Les anciens condisciples du gymnase Sainte-Anne d’Augsbourg assaillent à leur tour l’Empereur. Le chirurgien Dodelbauer, le curé Filser, le docteur Hoff, Kiderle, Kolle, Hoffmann, Prazer, Wolf envoient leurs complimens en prose et en vers. Franck de Wurzbourg, qui se dit un très pauvre diable : ganz armer Schlucker, condamne les vues fausses de l’Allemagne sur le gouvernement français et se dit prêt à sacrifier sa vie pour Sa Majesté Impériale. « N’aurai-je point mérité, comme étant le plus grand fanatique de Votre Majesté, quarante francs d’or, et cela en récompense de mes sympathies ? » Le docteur Lœwenstein ne peut faire la dépense de 1 400 francs pour envoyer son fils compléter en France ses études médicales et obtient la somme demandée.
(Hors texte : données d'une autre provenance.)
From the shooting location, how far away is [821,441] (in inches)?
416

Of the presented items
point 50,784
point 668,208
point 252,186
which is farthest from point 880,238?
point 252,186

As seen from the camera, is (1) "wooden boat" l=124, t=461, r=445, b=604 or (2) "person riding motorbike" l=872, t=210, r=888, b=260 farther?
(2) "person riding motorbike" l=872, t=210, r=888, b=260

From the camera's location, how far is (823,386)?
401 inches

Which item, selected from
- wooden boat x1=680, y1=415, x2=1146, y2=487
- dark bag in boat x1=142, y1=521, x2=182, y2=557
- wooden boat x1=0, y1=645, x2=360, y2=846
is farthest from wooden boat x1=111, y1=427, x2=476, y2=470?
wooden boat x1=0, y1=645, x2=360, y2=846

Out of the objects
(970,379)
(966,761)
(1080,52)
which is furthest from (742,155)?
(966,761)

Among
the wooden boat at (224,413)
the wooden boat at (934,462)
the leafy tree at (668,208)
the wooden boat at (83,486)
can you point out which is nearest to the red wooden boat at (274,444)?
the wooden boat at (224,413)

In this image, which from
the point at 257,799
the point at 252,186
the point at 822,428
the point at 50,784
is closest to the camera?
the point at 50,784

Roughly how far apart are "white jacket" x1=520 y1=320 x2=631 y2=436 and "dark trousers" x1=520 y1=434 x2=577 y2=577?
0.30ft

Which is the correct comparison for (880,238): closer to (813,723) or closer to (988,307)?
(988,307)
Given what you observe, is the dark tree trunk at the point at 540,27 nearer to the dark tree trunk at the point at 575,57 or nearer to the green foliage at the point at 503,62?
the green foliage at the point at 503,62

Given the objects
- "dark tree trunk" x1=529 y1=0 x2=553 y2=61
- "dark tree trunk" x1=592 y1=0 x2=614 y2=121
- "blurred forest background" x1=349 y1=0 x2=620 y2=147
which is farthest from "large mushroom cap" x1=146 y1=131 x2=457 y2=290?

Adolf Reichenbach sollicite un exemplaire de l’Histoire de César comme signe du souvenir de leurs études communes « et quelques douzaines de ces fameux cigares que Sa Majesté daigne fumer. » Ce serait pour lui un amical supplément. So wœre das eine freundliche Dreingabe. Napoléon III a la bonté d’envoyer les cigares à cet indiscret fumeur bavarois. Le coiffeur Théodore Schneider désirerait une place quelconque. Il a cinquante-quatre ans et jouit d’une bonne réputation et, quoique évincé, renouvelle sa demande trois ou quatre fois.

Schratz, Stauer, Thaeter, Vincom, Wideman, demandent des secours en remerciant Sa Majesté de les avoir exaucés. Brolle, curé de Gronhausen, en Bavière, ancien condisciple du prince, devenu président de la République et souvent honoré de ses bienfaits, désirerait bien obtenir une esquisse de sa vie, car il n’a pas perdu le souvenir des intéressantes journées passées avec lui à Augsbourg, « où, dit-il, nous animions à table, et inter pocula, par des conversations intimes et tous les plaisirs de la jeunesse, les heures les plus heureuses de mon existence. »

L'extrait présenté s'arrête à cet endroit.